• DATA EXTRACT:
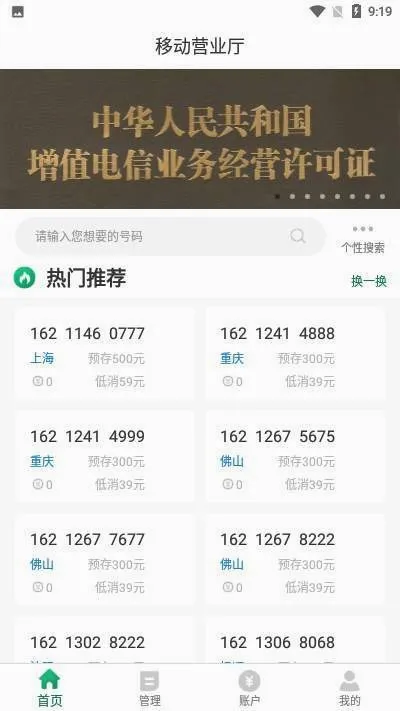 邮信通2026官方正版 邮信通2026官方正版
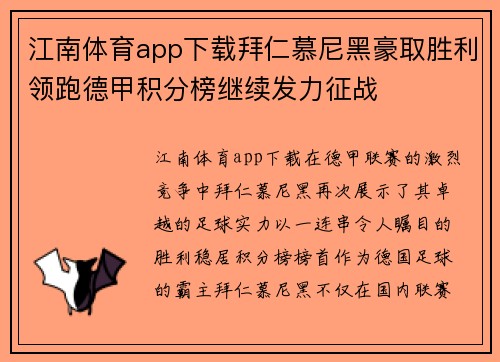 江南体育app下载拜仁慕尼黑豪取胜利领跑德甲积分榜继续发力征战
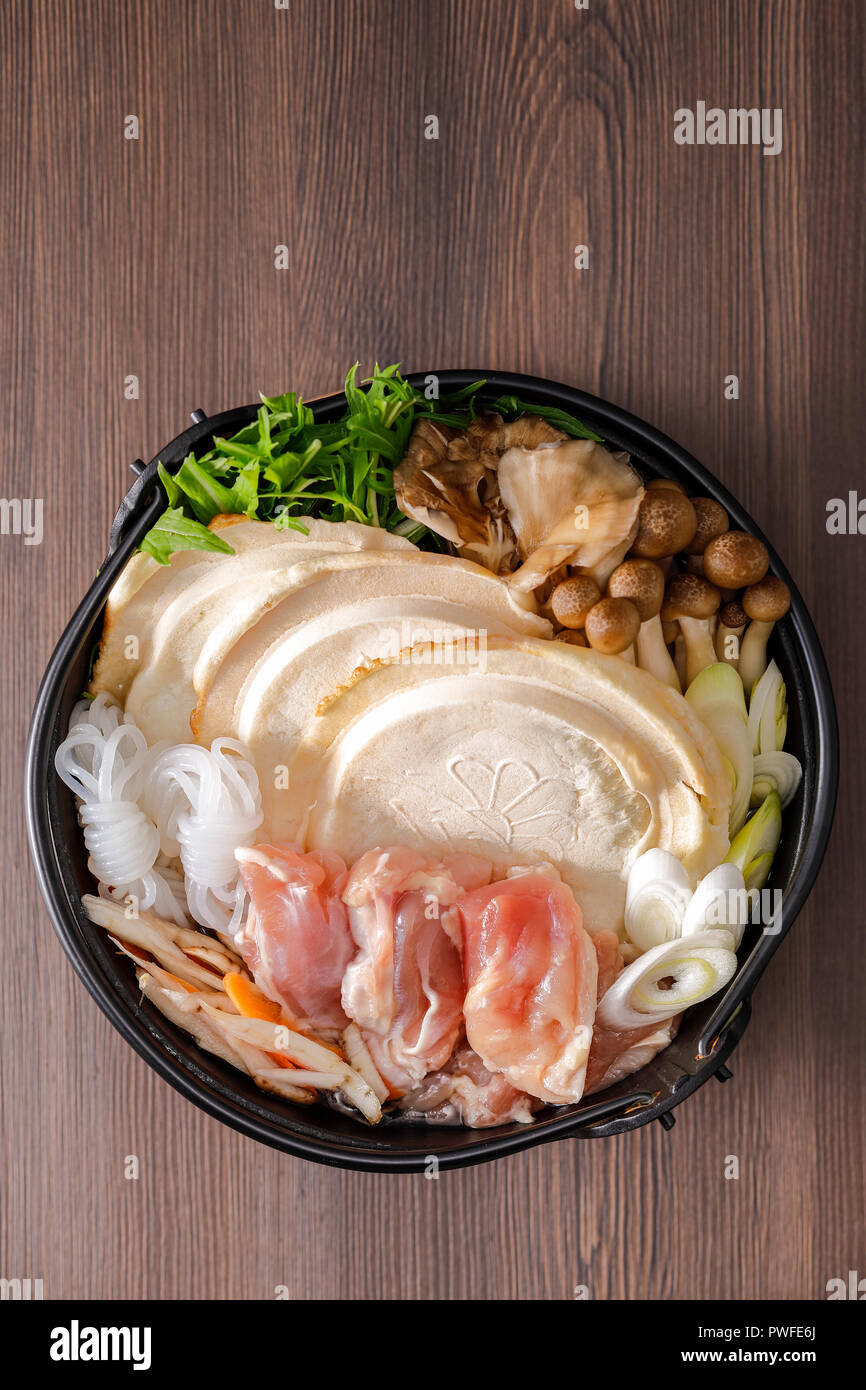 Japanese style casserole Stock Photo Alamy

• ACTIVITY:
Copy the data exactly. Pictures do not belong in the copy.

• SOLUTION TO THE EXERCISE:
 邮信通2026官方正版 邮信通2026官方正版
 江南体育app下载拜仁慕尼黑豪取胜利领跑德甲积分榜继续发力征战
 Japanese style casserole Stock Photo Alamy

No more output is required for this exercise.